И колобок стал. Серое его носом огромным нюхает, рот в голове отверзло – в нём щиты рыжие, сточенные, каждый с другой. Уж ли ему колобок терзать? Оглянулся я – окно высоко, и четвероногого или чего под ним нет. Снова на колобок, на серое посмотрел. Вот, пока встали, ближе идти, хоть чтоб до духа ноздрёй. Сторожко выдвинул правую ногу на шаг, после левую. Да так ступил внимательно, что верх за ногами не перенёс – качнулся, рукой схватился, держусь.

Тут загрохотал колобок. И не громко, а в дальнем куте несушки по три яйца сронили. И не тихо, а серое полотнища над головой растопырило, слушает, всем собой будто мечется, а с места не сходит. Догрохотал колобок – рокот отзвуком вперёд него укатился. Серое же обрубком вернулось и будто интерес потеряло. Поплыл жаркий-мякотный далее, по утоптанному.

А мне что же? Уже далеко и Баюн, припоминаю рисунок глаз – расплывается и складывается в иной, и дедушка – сколько пальцев на тёплой сильной руке? Раз, вспоминаю ещё, и ещё – да без слов для чисел. Уже и стену видно чуть-чуть, и тёмное теперь окно в ней. А колобок вот. Плывёт, катится онутри себя, духом и жаром сияние совершает. И хоть тоже далеко, а всё ближе. Что же, подбираю тяжесть себя – и за колобком впрыть.

Только понёсся – и внове стал. И колобок тоже не катится. А потому – высь впереди стемнела, задышала часто и влажно, вдруг прорезалась розовым языком. А языка вкруг – частокол острый, и не один, а один вверху, другой под. Жемчугом весь блестит, и глаза. Один по левую руку от колобка, другой по вторую. Лапы колоннами из вышины вниз. Вдруг одной колобка тронуло – загрохотал колобок. Страх с острым жемчугом рядом сел, спрятал язык в свои серые небеса, рокот колобковый послушал – да как завыл! Дырки со всего неба над ним собрались и в эту дыру огромную его вой пошёл. Стал страх с кем-то с той стороны разговаривать.

А колобок и опять поплыл.

Он поплыл, а я за ним тихонько пошёл. Только через плечо посмотрел и маленькую секундочку вспомнил что-то. То ли бабушку, то ли как в тесте её пальцы плясали. Для удобия сломил себе посох.
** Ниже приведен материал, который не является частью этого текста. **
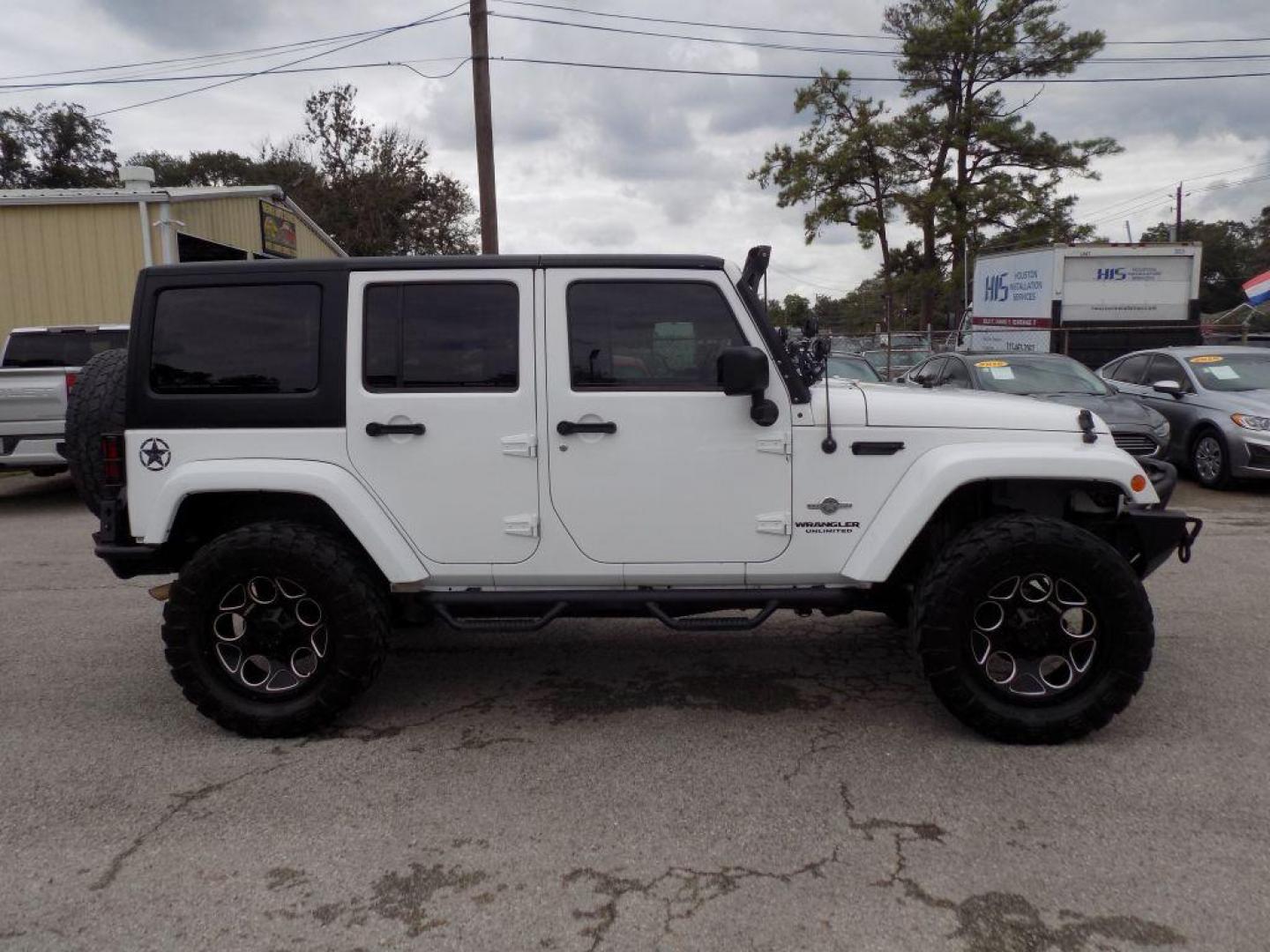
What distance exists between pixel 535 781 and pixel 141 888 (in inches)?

Колобок же до нового доплыл-докатился. Новое ярое, как сам он, огненное ещё, вьётся и крутится. Он зарокотал враз – огненное пронзительно в голос тявкнуло. И вдруг запели они вдвоём – рокот, тяв, быстрота и жар. И все точки воздуха прямо в них влетают и остаются. И набухают разом они, и ярятся, и из меня все точки в сторону их пошли, а меня покинули. Не стал я в этот раз становиться-ждать – побежал бегом. Знать не знал, почему испугался вдруг, а захотел напоследок тёплого завдохнуть, молочного и жаркого частью лица отведать. Потому верно чуял, что доброе не моё, круглое о квадрате окна забыло. Вот, к колобку я бежал, посохом себя стукнул, бросил его и опять бежал. А неразличимое уже в плотность новую завернулось и так закрылось, что будто был колобок, а будто и не то что не было его никогда, а будто то ли сказ чей, то ли это в животе такое подумалось.

Так и стал на утоптанном я один. Колобок, он понятный был, знаемый, а теперь как? Вот, скажем, магнитофон – что такое? А, допустим, синфазия? Гипросельхозпроект?